> [Challenge]:
Copy the rows word for word, starting at the line that contains "What amount of" and ending at the very end of the rows. Leave the pictures out.

> [Recorded information]:

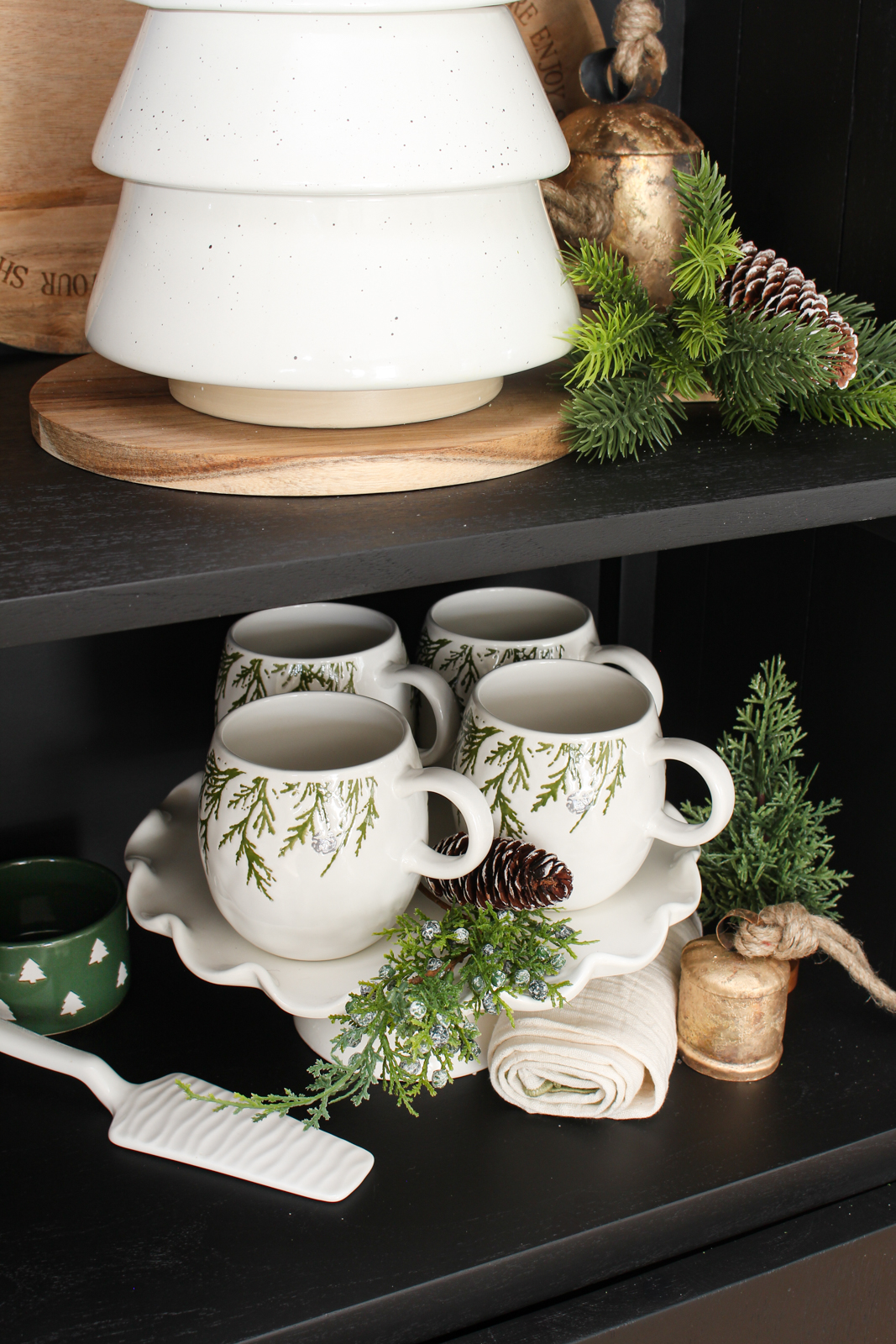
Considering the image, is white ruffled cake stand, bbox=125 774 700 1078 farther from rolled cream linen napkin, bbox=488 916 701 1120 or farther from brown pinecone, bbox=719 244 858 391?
brown pinecone, bbox=719 244 858 391

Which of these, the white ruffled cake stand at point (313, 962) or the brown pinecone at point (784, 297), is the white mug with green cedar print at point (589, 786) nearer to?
the white ruffled cake stand at point (313, 962)

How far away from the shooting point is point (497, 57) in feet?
1.59

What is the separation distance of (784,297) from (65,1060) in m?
0.54

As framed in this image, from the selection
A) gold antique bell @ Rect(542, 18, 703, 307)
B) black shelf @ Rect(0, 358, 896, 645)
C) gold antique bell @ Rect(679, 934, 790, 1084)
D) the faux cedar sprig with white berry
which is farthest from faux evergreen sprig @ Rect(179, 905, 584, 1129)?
gold antique bell @ Rect(542, 18, 703, 307)

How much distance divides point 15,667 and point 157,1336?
408 mm

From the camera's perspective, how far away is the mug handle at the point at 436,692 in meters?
0.66

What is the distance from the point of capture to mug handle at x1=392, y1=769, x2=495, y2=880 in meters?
0.56

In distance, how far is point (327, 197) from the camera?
18.0 inches

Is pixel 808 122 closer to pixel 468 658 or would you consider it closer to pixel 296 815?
pixel 468 658

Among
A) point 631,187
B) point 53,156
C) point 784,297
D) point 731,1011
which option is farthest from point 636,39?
point 731,1011

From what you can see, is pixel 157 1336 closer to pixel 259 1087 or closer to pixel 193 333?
pixel 259 1087

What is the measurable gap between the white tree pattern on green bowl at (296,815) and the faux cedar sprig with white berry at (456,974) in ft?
0.19

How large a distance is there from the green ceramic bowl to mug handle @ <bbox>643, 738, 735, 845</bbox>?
12.9 inches

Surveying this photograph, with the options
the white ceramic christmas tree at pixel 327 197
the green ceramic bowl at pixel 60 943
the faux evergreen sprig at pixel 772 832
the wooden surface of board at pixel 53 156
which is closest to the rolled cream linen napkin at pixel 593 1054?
the faux evergreen sprig at pixel 772 832
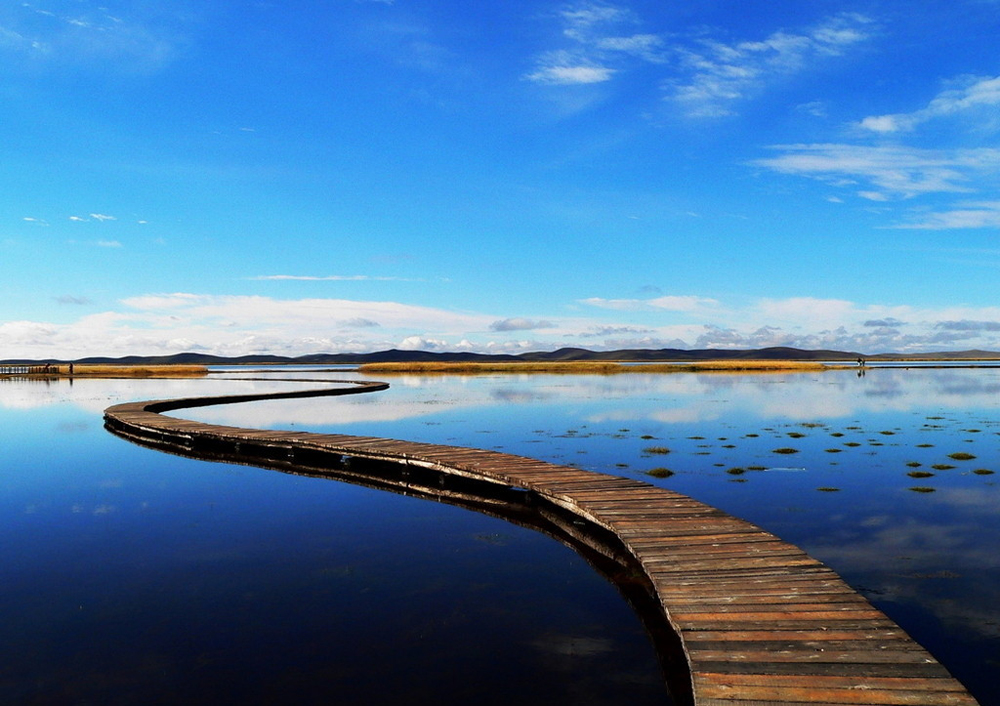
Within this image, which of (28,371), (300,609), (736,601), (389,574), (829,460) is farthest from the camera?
(28,371)

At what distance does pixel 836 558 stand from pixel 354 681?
25.4 feet

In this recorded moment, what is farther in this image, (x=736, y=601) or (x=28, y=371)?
(x=28, y=371)

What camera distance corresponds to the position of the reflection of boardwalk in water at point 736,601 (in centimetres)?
537

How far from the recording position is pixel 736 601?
281 inches

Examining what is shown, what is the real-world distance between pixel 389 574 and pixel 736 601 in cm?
515

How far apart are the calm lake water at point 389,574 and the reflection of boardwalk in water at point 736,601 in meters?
0.86

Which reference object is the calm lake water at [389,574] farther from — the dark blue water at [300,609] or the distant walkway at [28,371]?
the distant walkway at [28,371]

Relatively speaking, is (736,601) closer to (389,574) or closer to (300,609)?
(389,574)

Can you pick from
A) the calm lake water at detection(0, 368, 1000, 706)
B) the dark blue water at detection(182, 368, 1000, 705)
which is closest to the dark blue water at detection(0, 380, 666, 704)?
the calm lake water at detection(0, 368, 1000, 706)

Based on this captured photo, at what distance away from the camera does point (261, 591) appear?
928cm

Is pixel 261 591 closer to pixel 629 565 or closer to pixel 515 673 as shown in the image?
pixel 515 673

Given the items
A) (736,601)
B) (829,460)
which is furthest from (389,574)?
(829,460)

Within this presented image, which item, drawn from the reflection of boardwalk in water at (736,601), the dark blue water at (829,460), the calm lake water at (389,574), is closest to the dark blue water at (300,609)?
the calm lake water at (389,574)

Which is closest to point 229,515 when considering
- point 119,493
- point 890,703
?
point 119,493
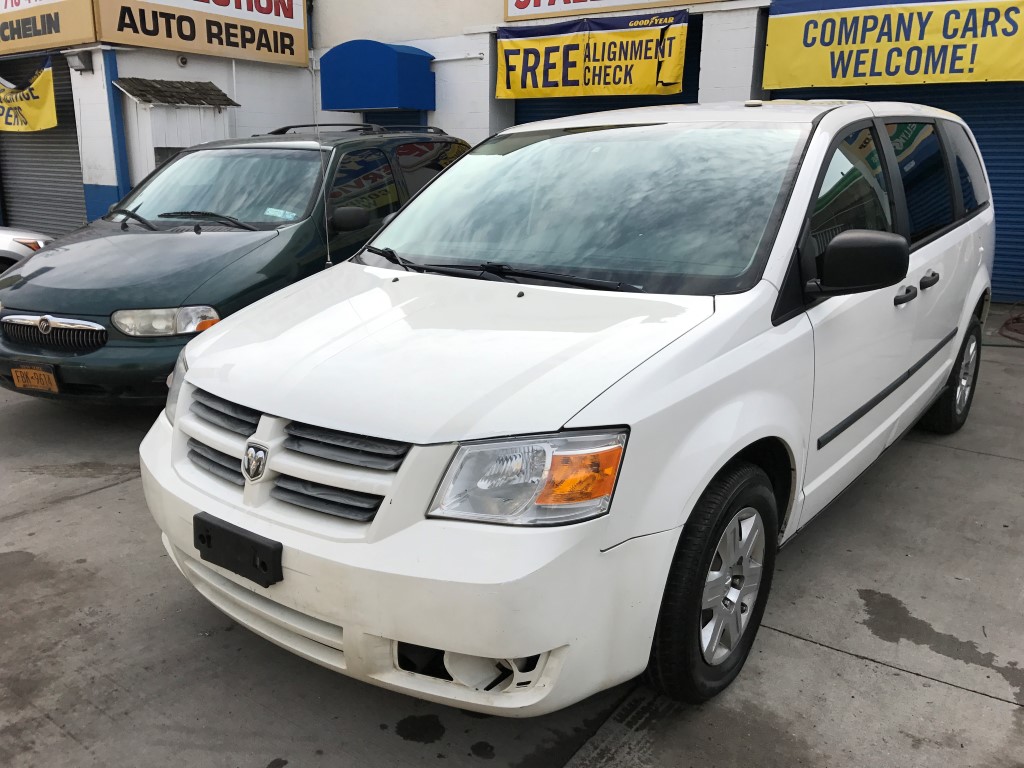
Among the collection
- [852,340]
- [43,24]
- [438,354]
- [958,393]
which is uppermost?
[43,24]

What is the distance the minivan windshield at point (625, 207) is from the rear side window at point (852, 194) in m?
0.16

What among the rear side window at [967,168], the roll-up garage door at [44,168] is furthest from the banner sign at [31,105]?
the rear side window at [967,168]

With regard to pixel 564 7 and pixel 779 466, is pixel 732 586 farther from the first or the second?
pixel 564 7

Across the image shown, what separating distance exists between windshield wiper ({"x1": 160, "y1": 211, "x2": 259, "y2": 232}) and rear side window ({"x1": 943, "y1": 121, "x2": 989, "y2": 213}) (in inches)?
152

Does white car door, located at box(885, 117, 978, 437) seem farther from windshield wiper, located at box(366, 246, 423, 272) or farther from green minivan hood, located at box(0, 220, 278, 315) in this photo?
green minivan hood, located at box(0, 220, 278, 315)

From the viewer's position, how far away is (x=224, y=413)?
8.04 ft

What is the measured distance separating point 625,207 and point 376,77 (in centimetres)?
929

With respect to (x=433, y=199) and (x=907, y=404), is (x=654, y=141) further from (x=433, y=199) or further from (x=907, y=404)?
(x=907, y=404)

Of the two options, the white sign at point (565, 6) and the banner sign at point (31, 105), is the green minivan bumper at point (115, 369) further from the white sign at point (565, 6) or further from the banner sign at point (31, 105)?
the banner sign at point (31, 105)

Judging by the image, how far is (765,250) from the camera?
2.65 metres

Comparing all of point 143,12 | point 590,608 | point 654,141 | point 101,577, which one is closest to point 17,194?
point 143,12

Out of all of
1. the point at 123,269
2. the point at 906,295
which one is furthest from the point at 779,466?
the point at 123,269

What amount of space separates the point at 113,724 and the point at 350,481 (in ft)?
3.67

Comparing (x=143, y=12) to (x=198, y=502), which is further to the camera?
(x=143, y=12)
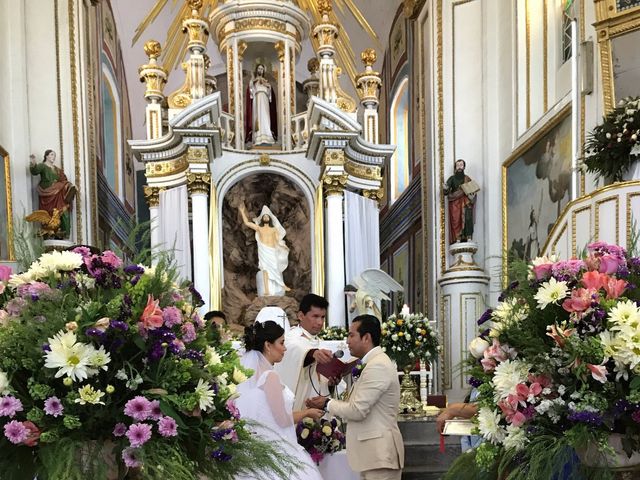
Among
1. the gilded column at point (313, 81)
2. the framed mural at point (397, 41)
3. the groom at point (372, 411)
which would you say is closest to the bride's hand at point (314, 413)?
the groom at point (372, 411)

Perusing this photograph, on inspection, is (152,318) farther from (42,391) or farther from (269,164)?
→ (269,164)

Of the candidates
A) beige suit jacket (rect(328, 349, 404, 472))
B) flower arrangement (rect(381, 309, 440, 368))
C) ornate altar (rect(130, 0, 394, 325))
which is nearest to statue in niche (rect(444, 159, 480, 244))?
ornate altar (rect(130, 0, 394, 325))

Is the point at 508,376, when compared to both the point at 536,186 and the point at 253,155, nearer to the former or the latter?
the point at 536,186

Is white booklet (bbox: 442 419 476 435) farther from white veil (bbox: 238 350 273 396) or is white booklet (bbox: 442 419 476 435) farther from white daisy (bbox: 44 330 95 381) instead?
white daisy (bbox: 44 330 95 381)

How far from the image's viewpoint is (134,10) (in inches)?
683

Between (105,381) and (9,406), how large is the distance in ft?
0.93

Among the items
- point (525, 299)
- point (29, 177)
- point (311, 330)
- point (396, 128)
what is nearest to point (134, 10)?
point (396, 128)

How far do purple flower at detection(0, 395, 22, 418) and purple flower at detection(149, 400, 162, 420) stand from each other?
388 mm

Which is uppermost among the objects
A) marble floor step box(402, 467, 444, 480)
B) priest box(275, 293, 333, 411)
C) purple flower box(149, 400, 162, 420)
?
purple flower box(149, 400, 162, 420)

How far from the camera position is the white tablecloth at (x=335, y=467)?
5445mm

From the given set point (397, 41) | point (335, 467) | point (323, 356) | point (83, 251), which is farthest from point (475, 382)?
point (397, 41)

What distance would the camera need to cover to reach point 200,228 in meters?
12.1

> [Task answer]:
What amount of space separates the point at 113,724 and the point at 350,481 (in ft)?
3.67

Comparing (x=143, y=12) to (x=198, y=502), which is further to the camera?
(x=143, y=12)
Among
1. the gilded column at point (313, 81)
2. the framed mural at point (397, 41)
3. the groom at point (372, 411)
which would you say is closest to the bride's hand at point (314, 413)?
the groom at point (372, 411)

Perusing this photograph, on inspection, is (152,318) farther from (42,391) or farther from (269,164)?
→ (269,164)

Of the candidates
A) beige suit jacket (rect(328, 349, 404, 472))
B) flower arrangement (rect(381, 309, 440, 368))
C) ornate altar (rect(130, 0, 394, 325))
which is nearest to statue in niche (rect(444, 159, 480, 244))?
ornate altar (rect(130, 0, 394, 325))

Is the point at 508,376, when compared to both the point at 536,186 and the point at 253,155, nearer to the former or the latter?
the point at 536,186

Is white booklet (bbox: 442 419 476 435) farther from white veil (bbox: 238 350 273 396) or is white booklet (bbox: 442 419 476 435) farther from white daisy (bbox: 44 330 95 381) instead?
white daisy (bbox: 44 330 95 381)

How far from the image's viewpoint is (134,10) (in inches)?
683

Between (105,381) and (9,406), how large is the distance in ft?
0.93

Among the items
- point (525, 299)
- point (29, 177)
- point (311, 330)
- point (396, 128)
what is nearest to point (134, 10)?
point (396, 128)

How far do purple flower at detection(0, 395, 22, 418) and purple flower at detection(149, 400, 162, 420) stand from each other?
388 mm

Which is uppermost among the objects
A) marble floor step box(402, 467, 444, 480)
B) priest box(275, 293, 333, 411)
C) purple flower box(149, 400, 162, 420)
?
purple flower box(149, 400, 162, 420)

How far from the camera position is the white tablecloth at (x=335, y=467)?
5445mm

From the given set point (397, 41) | point (335, 467) | point (323, 356) | point (83, 251), which is farthest from point (475, 382)?
point (397, 41)

What distance would the camera need to cover to reach point 200,228 in meters?
12.1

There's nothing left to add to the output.